No texto sobre o documento da CIA e o governo Geisel, quem trouxe o documento à luz?

**Texto para leitura:**
******
O enforcamento também pode causar a quebra do pescoço da vítima. Assim, é inequívoco que uma pessoa que seja enforcada morrerá por asfixia mecânica (constrição), ou por quebra do pescoço ou ambas as causas.
"lesões e maus-tratos sofridos durante o
interrogatório nas dependências do segundo Exército DOI-Codi'' - ou em qualquer outro local - jamais podem causar a morte de alguém.
Um ser humano pode levar porrada por dias e dias, sofrer maus tratos por dias e dias e simplesmente não morrer - na hipótese, as porradas e outros maus tratos causaram lesões de gravidade leve ou média, não suficientes para levar à morte.
O que mata a pessoa, ainda na hipótese, é se as lesões e maus tratos forem de grande gravidade, que causem danos a órgãos vitais, ou prive a pessoa de funções vitais, levando-a a óbito.
Em suma: Vladimir Herzog morreu por enforcamento por asfixia mecânica;
jamais morreu por lesões e maus tratos - tais lesões e maus tratos, se houve, causaram a asfixia mecânica que foi a verdadeira causa da morte.
A digressão é apenas para mostrar que se a esquerda é capaz de transformar a causa da causa mortis para acusar os militares, também são capazes de considerar verdade Bíblica um documento da CIA.]
O documento trazido à luz pelo professor Matias Spektor é uma nova
frente de pesquisa sobre a verdadeira identidade e os reais propósitos
do governo Geisel. Mas funciona como uma delação premiada: é uma versão,
precisa ser recheada de provas. Dúvidas: como a reunião e a decisão de
Geisel jamais vazaram no próprio Brasil?
Por que um ou mais generais
envolvidos contariam justamente para os norte-americanos, se eles se
baseavam no velho nacionalismo que exalava ojeriza aos EUA? Para agradar
a Washington?
******
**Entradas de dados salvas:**
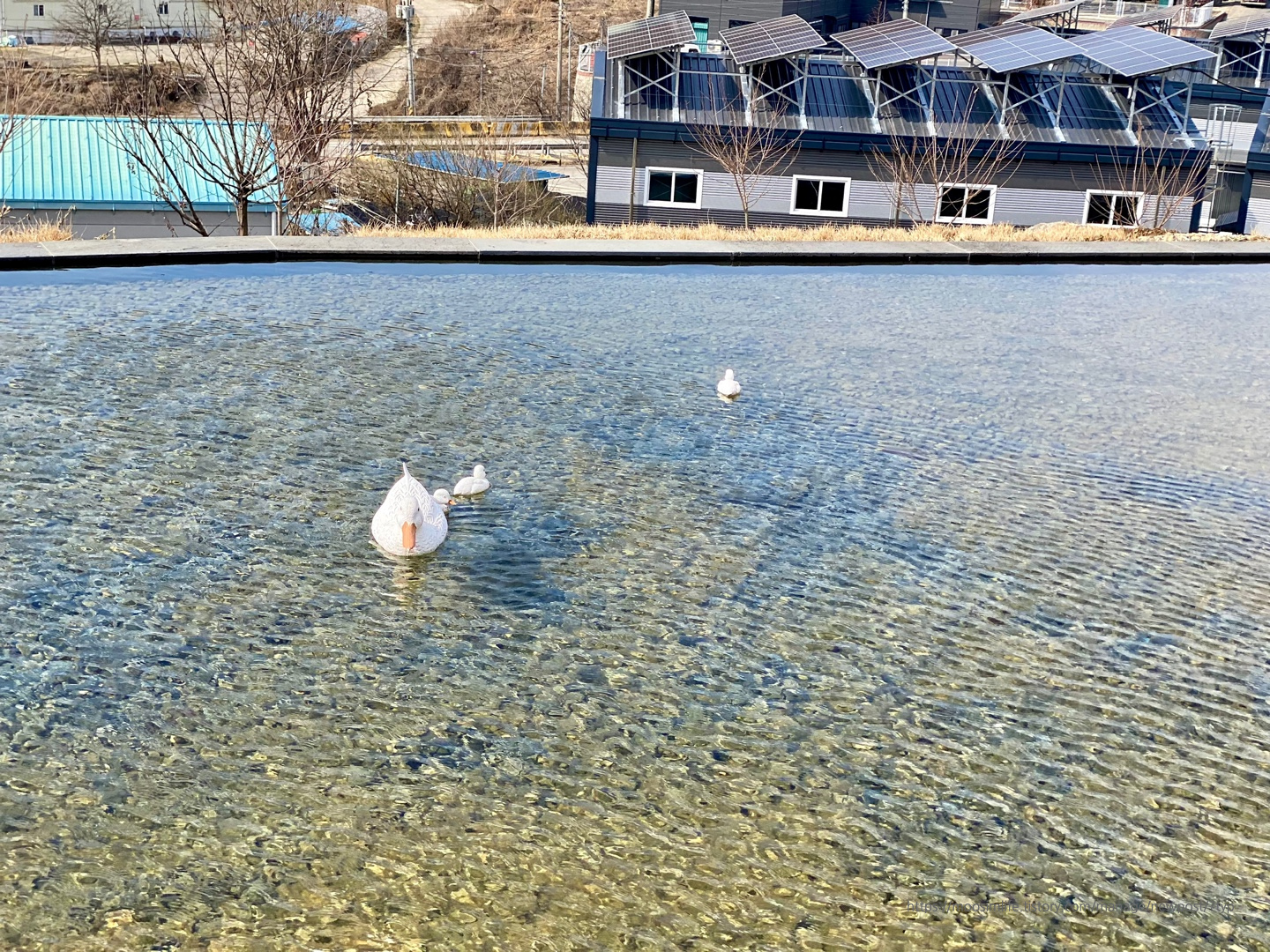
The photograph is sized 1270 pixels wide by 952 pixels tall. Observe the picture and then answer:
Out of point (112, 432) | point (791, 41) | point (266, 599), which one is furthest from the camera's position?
point (791, 41)

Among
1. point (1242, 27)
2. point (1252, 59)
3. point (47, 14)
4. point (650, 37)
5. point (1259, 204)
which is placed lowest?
point (1259, 204)

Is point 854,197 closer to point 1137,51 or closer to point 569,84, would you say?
point 1137,51

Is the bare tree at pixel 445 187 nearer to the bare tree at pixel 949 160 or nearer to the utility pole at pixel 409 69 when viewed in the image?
the bare tree at pixel 949 160

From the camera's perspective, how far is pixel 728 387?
7910mm

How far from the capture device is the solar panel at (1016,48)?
2683 centimetres

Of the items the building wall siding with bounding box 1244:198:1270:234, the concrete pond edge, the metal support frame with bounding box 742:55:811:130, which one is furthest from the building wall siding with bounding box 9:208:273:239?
the building wall siding with bounding box 1244:198:1270:234

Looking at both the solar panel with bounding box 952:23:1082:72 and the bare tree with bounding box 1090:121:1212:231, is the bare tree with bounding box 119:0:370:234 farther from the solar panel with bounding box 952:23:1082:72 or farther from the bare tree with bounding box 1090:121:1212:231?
the bare tree with bounding box 1090:121:1212:231

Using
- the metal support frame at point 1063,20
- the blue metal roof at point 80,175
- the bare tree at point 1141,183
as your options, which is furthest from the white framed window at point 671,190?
the metal support frame at point 1063,20

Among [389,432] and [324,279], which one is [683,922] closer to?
[389,432]

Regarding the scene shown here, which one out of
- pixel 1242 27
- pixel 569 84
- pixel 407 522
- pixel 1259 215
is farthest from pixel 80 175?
pixel 1242 27

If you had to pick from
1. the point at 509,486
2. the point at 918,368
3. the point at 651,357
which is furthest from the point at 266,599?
the point at 918,368

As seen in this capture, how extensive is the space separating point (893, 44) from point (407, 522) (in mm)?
25505

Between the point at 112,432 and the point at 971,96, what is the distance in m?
25.2

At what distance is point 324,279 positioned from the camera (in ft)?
34.3
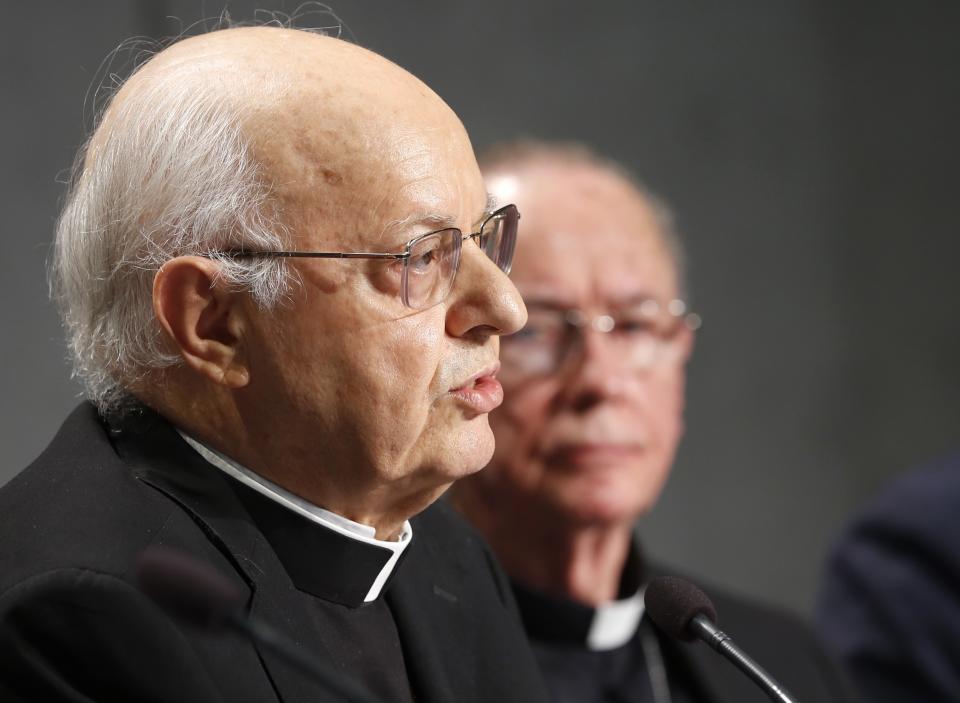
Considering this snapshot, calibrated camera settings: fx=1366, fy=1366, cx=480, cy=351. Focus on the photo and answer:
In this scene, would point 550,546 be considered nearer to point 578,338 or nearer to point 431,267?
point 578,338

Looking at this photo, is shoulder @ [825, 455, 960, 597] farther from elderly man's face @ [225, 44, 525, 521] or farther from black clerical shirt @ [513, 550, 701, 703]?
elderly man's face @ [225, 44, 525, 521]

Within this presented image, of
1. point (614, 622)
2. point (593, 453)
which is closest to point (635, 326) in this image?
point (593, 453)

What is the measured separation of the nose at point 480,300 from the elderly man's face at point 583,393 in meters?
1.06

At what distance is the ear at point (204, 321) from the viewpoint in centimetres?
119

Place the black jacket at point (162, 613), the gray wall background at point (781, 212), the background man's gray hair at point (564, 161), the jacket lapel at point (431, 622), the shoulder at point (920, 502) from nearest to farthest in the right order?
the black jacket at point (162, 613)
the jacket lapel at point (431, 622)
the background man's gray hair at point (564, 161)
the shoulder at point (920, 502)
the gray wall background at point (781, 212)

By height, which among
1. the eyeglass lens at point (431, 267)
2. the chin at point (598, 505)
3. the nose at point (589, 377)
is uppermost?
the eyeglass lens at point (431, 267)

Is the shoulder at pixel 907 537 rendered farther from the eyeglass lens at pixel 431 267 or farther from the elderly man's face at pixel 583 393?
the eyeglass lens at pixel 431 267

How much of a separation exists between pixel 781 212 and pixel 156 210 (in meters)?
3.01

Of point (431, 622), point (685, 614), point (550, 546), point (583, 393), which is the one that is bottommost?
point (550, 546)

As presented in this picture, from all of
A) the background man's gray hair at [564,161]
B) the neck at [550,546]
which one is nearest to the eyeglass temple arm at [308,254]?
the neck at [550,546]

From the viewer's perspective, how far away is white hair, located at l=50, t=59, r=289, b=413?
116 cm

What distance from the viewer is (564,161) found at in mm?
2496

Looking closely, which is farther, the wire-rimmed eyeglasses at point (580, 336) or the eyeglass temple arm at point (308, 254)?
the wire-rimmed eyeglasses at point (580, 336)

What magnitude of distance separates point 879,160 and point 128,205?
3.26 m
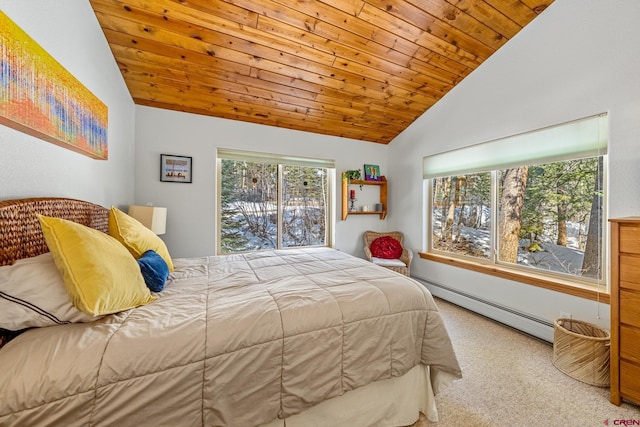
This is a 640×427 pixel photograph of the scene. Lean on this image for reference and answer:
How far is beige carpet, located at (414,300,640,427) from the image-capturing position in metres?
1.37

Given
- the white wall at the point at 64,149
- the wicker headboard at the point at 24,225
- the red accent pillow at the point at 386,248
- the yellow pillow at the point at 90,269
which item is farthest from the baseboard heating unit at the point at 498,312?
the white wall at the point at 64,149

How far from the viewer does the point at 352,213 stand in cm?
360

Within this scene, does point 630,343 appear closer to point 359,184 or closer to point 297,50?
point 359,184

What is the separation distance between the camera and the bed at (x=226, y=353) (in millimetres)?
750

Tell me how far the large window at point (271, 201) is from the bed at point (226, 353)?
1551 mm

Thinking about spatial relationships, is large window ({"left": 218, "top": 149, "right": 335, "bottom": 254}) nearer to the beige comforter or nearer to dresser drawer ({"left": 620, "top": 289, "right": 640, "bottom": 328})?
the beige comforter

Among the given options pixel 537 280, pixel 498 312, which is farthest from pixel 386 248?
pixel 537 280

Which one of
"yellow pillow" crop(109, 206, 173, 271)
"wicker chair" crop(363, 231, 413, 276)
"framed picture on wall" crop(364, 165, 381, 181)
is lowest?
"wicker chair" crop(363, 231, 413, 276)

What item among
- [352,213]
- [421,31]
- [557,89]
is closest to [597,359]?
[557,89]

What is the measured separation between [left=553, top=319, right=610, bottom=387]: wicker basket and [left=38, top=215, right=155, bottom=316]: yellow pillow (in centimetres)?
275

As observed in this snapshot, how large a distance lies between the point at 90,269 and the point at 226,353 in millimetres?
617

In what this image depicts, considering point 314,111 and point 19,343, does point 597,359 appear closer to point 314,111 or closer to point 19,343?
point 19,343

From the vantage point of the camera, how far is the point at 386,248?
349cm

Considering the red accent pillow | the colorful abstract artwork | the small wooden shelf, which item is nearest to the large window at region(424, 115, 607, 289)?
the red accent pillow
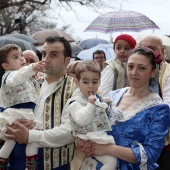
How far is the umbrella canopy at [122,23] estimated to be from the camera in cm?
609

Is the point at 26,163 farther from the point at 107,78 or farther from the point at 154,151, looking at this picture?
the point at 107,78

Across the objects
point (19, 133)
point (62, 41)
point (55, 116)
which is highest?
point (62, 41)

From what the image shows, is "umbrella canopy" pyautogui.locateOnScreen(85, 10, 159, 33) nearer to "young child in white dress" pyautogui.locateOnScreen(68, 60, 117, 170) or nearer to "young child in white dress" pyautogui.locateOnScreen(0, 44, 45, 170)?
"young child in white dress" pyautogui.locateOnScreen(0, 44, 45, 170)

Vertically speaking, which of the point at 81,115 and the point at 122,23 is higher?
the point at 122,23

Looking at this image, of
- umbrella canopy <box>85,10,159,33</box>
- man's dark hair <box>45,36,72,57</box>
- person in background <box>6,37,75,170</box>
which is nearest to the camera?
person in background <box>6,37,75,170</box>

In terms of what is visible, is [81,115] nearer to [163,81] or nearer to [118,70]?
[163,81]

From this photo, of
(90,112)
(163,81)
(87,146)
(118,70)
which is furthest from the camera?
(118,70)

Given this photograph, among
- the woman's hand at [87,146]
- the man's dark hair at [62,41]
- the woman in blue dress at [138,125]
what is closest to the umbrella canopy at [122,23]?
the man's dark hair at [62,41]

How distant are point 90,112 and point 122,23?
******
**Resposta à tarefa:**
O professor Matias Spektor.